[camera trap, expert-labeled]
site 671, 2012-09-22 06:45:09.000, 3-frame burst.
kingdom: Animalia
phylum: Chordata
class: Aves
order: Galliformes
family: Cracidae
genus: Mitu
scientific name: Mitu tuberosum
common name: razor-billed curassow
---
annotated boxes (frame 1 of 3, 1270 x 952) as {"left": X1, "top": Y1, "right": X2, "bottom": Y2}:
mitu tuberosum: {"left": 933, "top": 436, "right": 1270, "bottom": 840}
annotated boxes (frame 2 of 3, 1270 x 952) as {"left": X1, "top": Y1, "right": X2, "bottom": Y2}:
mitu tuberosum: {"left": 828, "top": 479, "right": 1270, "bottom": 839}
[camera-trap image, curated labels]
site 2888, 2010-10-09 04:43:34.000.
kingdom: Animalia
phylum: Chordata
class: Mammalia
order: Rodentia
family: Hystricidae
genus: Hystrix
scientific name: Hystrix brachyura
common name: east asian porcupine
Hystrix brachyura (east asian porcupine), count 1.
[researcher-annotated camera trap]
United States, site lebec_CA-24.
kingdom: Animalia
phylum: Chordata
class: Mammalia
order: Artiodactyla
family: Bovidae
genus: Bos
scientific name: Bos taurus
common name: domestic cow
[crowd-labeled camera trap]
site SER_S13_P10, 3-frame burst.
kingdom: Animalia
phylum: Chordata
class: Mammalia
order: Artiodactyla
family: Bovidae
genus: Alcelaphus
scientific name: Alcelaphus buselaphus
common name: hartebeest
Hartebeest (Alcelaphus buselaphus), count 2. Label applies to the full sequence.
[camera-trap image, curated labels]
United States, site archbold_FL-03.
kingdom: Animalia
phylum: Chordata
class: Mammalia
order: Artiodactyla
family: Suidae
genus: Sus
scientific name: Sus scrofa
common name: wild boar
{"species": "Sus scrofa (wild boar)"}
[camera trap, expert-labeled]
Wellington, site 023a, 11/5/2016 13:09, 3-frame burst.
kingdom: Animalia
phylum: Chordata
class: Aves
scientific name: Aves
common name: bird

....................

Exercise details
Only the lines from the one containing "genus: Hystrix" through the final line above should be duplicated, exactly as they stand.

Solution to the problem
genus: Hystrix
scientific name: Hystrix brachyura
common name: east asian porcupine
Hystrix brachyura (east asian porcupine), count 1.
[researcher-annotated camera trap]
United States, site lebec_CA-24.
kingdom: Animalia
phylum: Chordata
class: Mammalia
order: Artiodactyla
family: Bovidae
genus: Bos
scientific name: Bos taurus
common name: domestic cow
[crowd-labeled camera trap]
site SER_S13_P10, 3-frame burst.
kingdom: Animalia
phylum: Chordata
class: Mammalia
order: Artiodactyla
family: Bovidae
genus: Alcelaphus
scientific name: Alcelaphus buselaphus
common name: hartebeest
Hartebeest (Alcelaphus buselaphus), count 2. Label applies to the full sequence.
[camera-trap image, curated labels]
United States, site archbold_FL-03.
kingdom: Animalia
phylum: Chordata
class: Mammalia
order: Artiodactyla
family: Suidae
genus: Sus
scientific name: Sus scrofa
common name: wild boar
{"species": "Sus scrofa (wild boar)"}
[camera trap, expert-labeled]
Wellington, site 023a, 11/5/2016 13:09, 3-frame burst.
kingdom: Animalia
phylum: Chordata
class: Aves
scientific name: Aves
common name: bird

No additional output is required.